6. Kognitives Reframing
Kognitive Techniken verändern die Wahrnehmung von Verhaltensweisen oder Gewohnheiten von positiv zu negativ. Wenn beispielsweise Rauchen mit Bildern von Lungenkrebs oder verrottenden Zähnen in Verbindung gebracht wird, verändert dies die wahrgenommenen Vorteile des Rauchens und hilft bei der Raucherentwöhnung.
7. Bestrafung
Verhaltensweisen oder Gewohnheiten können durch die Verhängung negativer Konsequenzen wie dem Verlust von Privilegien oder Bußgeldern entmutigt werden. Beispielsweise können Geldstrafen verhängt werden, um abzuschrecken, Sport zu treiben oder ungesunde Lebensmittel zu sich zu nehmen.
8. Auszeit
Diese Technik nutzt die Isolierung oder Trennung von einer wünschenswerten Umgebung oder Aktivität aufgrund von Verhalten oder Gewohnheit. Zum Beispiel, wenn Sie sich aufgrund von Prokrastination oder übermäßiger Bildschirmzeit eine Auszeit von der Nutzung sozialer Medien gönnen.
9. Schlechte Gerüche
Diese Abneigungstechnik verwendet unangenehme oder üble Gerüche, um negative Assoziationen mit bestimmten Verhaltensweisen oder Gewohnheiten herzustellen. Beispielsweise können schlecht riechende Sprays das Nägelkauen oder das Naschen von ungesunden Lebensmitteln verhindern, indem sie aversive Reaktionen hervorrufen.

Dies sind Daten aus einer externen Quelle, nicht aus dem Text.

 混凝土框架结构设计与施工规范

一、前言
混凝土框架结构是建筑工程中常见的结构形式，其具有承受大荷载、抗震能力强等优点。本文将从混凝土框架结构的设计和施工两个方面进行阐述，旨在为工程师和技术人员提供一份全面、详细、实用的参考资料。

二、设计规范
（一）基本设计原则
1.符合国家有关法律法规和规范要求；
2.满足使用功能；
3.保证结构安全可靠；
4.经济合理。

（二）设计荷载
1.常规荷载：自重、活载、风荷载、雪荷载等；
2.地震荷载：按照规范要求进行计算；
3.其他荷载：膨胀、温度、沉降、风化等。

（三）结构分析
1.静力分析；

10. Methoden, die Übelkeit auslösen
Der Einsatz von Techniken, die Übelkeit oder Unwohlsein hervorrufen, um eine aversive Assoziation mit einem bestimmten Verhalten oder einer bestimmten Gewohnheit herzustellen. Zum Beispiel die Einnahme von Medikamenten gegen Reisekrankheit oder Brechmittel, um Essattacken oder übermäßigem Alkoholkonsum entgegenzuwirken.
Aversive Therapietechniken können zwar unerwünschte Verhaltensweisen oder Gewohnheiten wirksam reduzieren oder beseitigen, aber es ist wichtig, sie ethisch und vorsichtig anzuwenden. Techniken, die Unbehagen, Schmerzen oder unangenehme Erfahrungen hervorrufen, können potenzielle Nebenwirkungen oder unbeabsichtigte Folgen wie Angst, Trauma oder körperliche Schäden haben.
Es ist auch wichtig zu beachten, dass Die Abneigungstherapie ist nicht für alle psychischen Erkrankungen geeignet und sollte mit Vorsicht angewendet werden. Zum Beispiel wird sein Einsatz bei Versuchen, die sexuelle Orientierung zu ändern (Konversionstherapie) von Fachleuten und Organisationen wie der American Psychiatric Association (Council on Minority Mental Health and Health Disparities, 2024) als unwirksam und potenziell schädlich angesehen.